◆ Your goal ◆
The entire listing that follows must be repeated exactly, pictures excluded.

◆ Data provided ◆
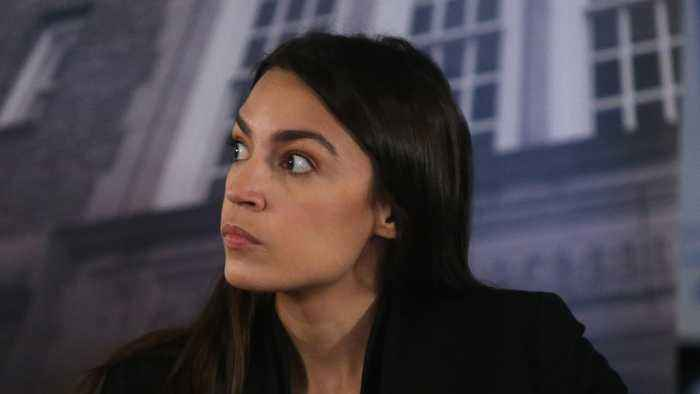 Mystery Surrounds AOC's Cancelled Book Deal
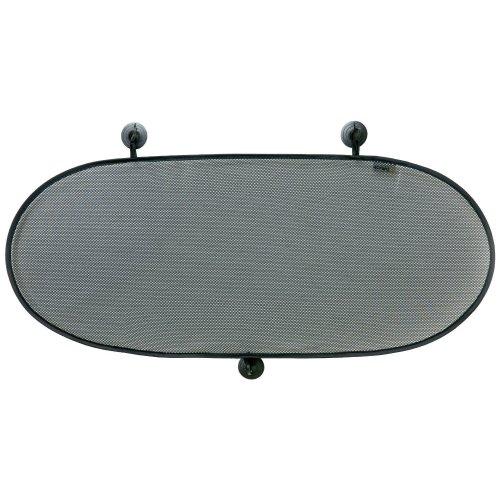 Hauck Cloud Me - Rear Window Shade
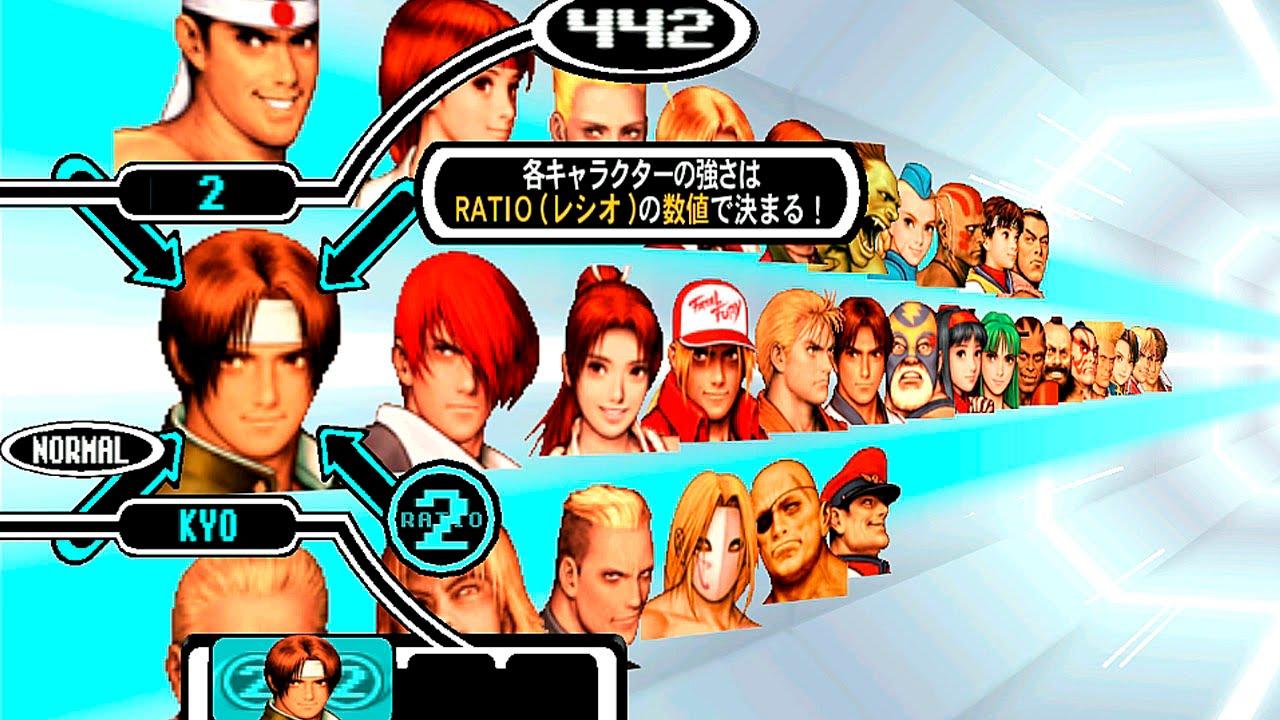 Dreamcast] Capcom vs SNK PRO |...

◆ Completed exercise ◆
 Mystery Surrounds AOC's Cancelled Book Deal
 Hauck Cloud Me - Rear Window Shade
 Dreamcast] Capcom vs SNK PRO |...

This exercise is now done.